Monday, September 21, 2015

After 46 Years...a Trip Back in Time, Part 3

by Glenn N. Holliman

My memoir of Vietnam and a return almost half a century later continues.   
                    
March 6, 2015 TokyoDay 2            
                      
"My daughter, Grace, and cousins Jim and Karen Holliman,  flew over Siberia last night, crossing the International Date line and entering Russia.  A bit different than in 1969 when the Cold War was on.  This flight was late leaving Chicago, and we were late landing in Norita, the airport 25 miles from Tokyo.  So we missed our connection to Hanoi. 

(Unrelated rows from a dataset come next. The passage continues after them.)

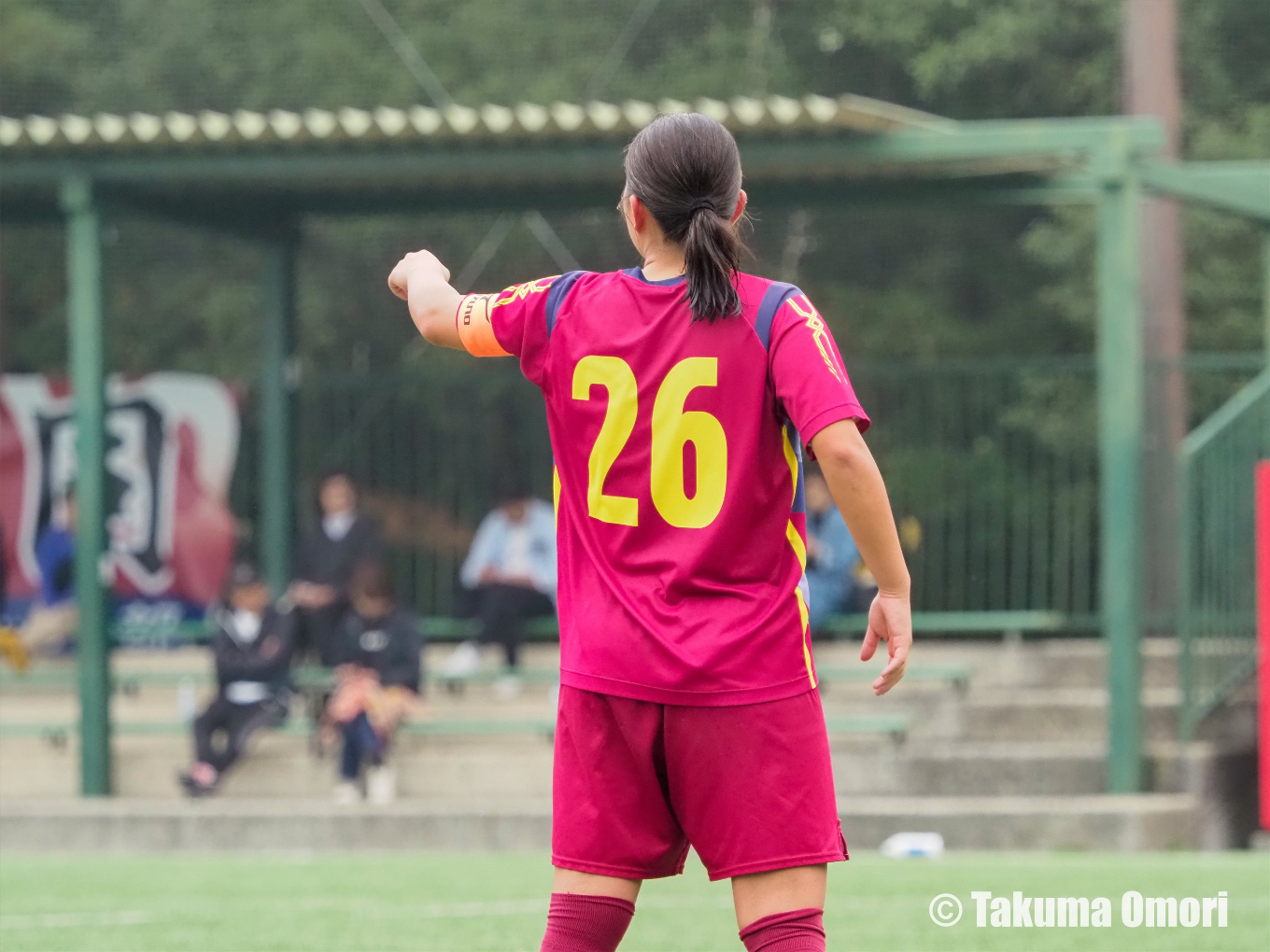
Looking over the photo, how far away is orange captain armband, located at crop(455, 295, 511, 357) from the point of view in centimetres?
294

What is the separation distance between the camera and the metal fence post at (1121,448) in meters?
9.25

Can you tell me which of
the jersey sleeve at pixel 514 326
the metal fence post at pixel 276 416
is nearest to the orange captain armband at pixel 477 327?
the jersey sleeve at pixel 514 326

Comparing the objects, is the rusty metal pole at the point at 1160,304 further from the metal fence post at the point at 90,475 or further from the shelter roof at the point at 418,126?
the metal fence post at the point at 90,475

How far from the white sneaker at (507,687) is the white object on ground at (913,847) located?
2.87 metres

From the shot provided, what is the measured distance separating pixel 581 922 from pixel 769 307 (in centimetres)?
95

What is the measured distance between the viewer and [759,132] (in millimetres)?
9195

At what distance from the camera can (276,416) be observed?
11.8 meters

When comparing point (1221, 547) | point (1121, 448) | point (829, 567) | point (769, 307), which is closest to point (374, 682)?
point (829, 567)

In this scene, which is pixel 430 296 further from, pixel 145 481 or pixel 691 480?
pixel 145 481

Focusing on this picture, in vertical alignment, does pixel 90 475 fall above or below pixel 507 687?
above

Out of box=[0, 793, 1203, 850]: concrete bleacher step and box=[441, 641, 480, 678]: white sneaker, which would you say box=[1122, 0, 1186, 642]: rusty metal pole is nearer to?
box=[0, 793, 1203, 850]: concrete bleacher step

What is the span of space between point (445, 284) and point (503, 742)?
292 inches

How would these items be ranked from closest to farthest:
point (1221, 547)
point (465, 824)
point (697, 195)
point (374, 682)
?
1. point (697, 195)
2. point (465, 824)
3. point (374, 682)
4. point (1221, 547)

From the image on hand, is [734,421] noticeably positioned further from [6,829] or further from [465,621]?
[465,621]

 Just as well.  After 13 hours, time to stretch, shower and have a good Chinese meal courtesy of American Airlines.       

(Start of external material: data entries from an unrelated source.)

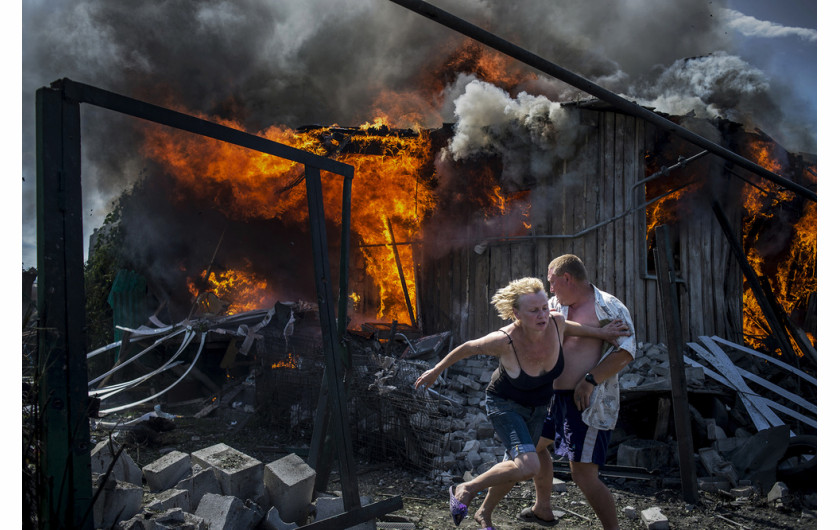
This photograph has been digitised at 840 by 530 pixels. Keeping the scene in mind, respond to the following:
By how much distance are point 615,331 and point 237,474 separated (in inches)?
117

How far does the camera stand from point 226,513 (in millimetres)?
3436

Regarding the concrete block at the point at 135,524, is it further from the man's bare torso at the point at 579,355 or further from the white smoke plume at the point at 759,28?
the white smoke plume at the point at 759,28

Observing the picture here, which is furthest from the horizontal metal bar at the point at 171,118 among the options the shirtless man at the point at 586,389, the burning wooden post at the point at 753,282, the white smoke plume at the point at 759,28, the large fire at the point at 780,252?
the large fire at the point at 780,252

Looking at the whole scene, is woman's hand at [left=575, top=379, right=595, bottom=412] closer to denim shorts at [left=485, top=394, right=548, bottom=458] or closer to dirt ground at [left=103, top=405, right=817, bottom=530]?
denim shorts at [left=485, top=394, right=548, bottom=458]

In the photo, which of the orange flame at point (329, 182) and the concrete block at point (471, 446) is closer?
the concrete block at point (471, 446)

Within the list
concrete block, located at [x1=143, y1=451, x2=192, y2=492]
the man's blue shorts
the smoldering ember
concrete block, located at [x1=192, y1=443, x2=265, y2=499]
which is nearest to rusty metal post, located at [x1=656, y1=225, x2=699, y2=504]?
the smoldering ember

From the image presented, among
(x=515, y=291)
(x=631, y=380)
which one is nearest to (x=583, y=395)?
(x=515, y=291)

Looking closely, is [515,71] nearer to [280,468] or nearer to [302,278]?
[302,278]

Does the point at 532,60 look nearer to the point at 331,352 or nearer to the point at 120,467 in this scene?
the point at 331,352

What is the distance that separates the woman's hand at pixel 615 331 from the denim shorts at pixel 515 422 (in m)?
0.72

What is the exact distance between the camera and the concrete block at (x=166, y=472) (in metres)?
4.09

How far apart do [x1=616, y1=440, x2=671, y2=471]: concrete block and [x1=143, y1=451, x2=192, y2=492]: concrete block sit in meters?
4.47

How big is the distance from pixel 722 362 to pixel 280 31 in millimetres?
11649

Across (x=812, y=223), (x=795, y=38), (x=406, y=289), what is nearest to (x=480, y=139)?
(x=406, y=289)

    Grace in a Japanese garden.                                         




The room is, well, early airport, hot water but Asian low beds and no temperature control.  But free wi fi, the way we connect in the 21st Century!  Last time I was here, I mailed the family post cards!


Japanese last night at American Airlines very sweet, well organized.  We have a bare glimpse at the Japanese traffic congestion and culture from the shuttle bus.

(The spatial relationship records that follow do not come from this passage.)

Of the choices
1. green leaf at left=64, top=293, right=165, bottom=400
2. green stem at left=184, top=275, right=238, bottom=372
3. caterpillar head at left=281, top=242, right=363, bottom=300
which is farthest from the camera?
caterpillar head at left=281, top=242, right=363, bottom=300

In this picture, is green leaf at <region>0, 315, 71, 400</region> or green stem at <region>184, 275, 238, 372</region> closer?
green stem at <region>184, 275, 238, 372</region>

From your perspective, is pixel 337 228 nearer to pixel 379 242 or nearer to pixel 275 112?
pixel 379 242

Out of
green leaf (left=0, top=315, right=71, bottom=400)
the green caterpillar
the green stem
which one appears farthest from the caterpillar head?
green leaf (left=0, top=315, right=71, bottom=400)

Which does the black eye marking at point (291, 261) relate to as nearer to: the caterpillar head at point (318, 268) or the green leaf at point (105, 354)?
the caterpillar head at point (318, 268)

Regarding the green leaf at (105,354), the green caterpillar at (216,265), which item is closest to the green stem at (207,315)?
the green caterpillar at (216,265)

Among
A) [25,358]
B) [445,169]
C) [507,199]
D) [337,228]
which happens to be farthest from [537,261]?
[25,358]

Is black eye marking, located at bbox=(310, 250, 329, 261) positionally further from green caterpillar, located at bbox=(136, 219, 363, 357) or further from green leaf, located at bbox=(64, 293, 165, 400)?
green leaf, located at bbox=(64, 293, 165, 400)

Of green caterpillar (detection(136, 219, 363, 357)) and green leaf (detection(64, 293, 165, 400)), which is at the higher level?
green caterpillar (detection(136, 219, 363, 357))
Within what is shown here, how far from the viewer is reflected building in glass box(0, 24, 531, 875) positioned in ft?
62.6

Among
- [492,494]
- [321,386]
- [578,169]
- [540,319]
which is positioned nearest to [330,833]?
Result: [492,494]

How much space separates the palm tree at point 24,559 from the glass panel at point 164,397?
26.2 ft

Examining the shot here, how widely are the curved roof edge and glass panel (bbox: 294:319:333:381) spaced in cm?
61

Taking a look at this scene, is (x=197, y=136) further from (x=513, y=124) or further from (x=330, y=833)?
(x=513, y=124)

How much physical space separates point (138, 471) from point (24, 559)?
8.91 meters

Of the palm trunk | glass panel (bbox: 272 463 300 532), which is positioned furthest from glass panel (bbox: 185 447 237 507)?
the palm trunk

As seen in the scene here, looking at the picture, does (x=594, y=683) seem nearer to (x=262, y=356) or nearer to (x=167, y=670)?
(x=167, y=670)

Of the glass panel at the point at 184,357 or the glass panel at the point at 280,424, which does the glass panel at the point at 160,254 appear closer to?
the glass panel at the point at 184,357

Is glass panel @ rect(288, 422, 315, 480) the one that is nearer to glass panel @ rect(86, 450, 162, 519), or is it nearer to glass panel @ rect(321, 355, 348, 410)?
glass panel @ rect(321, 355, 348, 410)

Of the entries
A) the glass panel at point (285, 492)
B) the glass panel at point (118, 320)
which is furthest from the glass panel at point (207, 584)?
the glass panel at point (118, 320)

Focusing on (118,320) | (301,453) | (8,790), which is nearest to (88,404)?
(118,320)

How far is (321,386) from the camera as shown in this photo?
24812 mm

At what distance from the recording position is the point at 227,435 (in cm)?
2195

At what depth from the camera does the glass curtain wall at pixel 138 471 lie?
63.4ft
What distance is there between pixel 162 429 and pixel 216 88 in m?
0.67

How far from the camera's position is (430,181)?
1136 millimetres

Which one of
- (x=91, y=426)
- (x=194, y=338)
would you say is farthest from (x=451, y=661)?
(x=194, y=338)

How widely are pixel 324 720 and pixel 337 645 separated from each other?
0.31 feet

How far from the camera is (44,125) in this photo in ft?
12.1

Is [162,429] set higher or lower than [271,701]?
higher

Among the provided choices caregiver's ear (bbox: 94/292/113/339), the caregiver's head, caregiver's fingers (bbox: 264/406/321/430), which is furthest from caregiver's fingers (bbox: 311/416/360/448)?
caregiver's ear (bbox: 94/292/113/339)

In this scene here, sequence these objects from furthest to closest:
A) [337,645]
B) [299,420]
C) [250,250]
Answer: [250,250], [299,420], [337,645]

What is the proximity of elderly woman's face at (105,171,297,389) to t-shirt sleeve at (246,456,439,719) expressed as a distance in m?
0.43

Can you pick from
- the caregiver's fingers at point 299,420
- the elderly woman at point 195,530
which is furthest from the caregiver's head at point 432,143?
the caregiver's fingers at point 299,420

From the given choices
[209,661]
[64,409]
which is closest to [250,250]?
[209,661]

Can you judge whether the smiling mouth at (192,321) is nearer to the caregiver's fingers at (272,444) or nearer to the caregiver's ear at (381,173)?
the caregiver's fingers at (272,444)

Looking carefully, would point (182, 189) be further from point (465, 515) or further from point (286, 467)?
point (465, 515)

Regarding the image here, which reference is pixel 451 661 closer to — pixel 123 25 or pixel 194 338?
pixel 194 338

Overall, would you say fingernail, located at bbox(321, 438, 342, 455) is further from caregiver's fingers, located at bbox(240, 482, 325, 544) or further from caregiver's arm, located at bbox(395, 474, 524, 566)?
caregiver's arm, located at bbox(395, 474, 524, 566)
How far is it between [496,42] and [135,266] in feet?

Woke at 3:15 am after six hours sleep (napped often on the flight over) so body clock trying to right itself.  Grace was ready to get up, and doing exercises.  She is a physical fitness guru.  A bit different traveling with family this time, no forbidding thoughts of homesickness and war.

So time for breakfast.  The adventure continues with blue toast and black coffee.

 
Breakfast was wonderful…excellent coffee, with western or Asian choices of food…squid pickled (skipped second helping), brown rice drenched with peanut oil and tiny slender mushrooms. 

Later a walk in a neighboring chapel garden and a photo of pansies. I am wearing my yellow 'bumble bee' water proof jacket.                

 

My grand daughter, Holly's traveling whimsy chicken posed in a tree.

                                                                    


Shuttle to airport and check in on Viet Nam airlines….a 320 Airbus.  Service and food excellent; free wine in economy.  Amazing service; so unlike U.S. cattle cars.

  Already this trip is ‘freeing’ me from some frozen feelings, a thaw I suspect.  The world has moved on dramatically since 1969 but some of me has stayed locked in a time vault.  A new generation has grown up, and the American war is ancient history.  So be it, but so sad for those who died for so little.  Generations born since 1965 have no memory of how bitterly divided the nation was over the Vietnam War.

Handed a copy of the Viet Nam News upon boarding; all in English!  And read like a normal newspaper; lots of western news, mainly US foreign policies and economic reports.  This was our former enemy, turned capitalist?  Irony of ironies."

Flash back to late 1968, barracks mate Neil Norton at Ft. Hamilton, New York where I was stationed after a month at Ft. Dix from November 1968 to late January 1969.


Below: the then U.S. Army Chaplain's school at Ft. Hamilton, New York where I trained as a chaplain's assistant, located near the then new Verrazano Bridge connecting Brooklyn to Staten Island.   As senior citizens, my wife and I have sailed under the Bridge on the Queen Mary 2, and I always gaze to the west viewing the fort and think of those days.





Left, Felix Greene's 1966 book, Vietnam in Photographs and Text  which I have had for almost half a century.  It was probably the first major publication to carry photographs of the effects of U.S. military action in Vietnam.  It was in March 1965, President Lyndon Johnson ordered Operation Rolling Thunder, the bombing of North Vietnam.  Later that spring the first Marines landed, and shortly there after the U.S. Army including my future division, the First Infantry.

Greene's work was the first to question and oppose the effort that would continue until 1973.  The photographs captured the early destructiveness and ugliness of the conflict and began to produce a narrative very different than the Administration  was conveying to the public.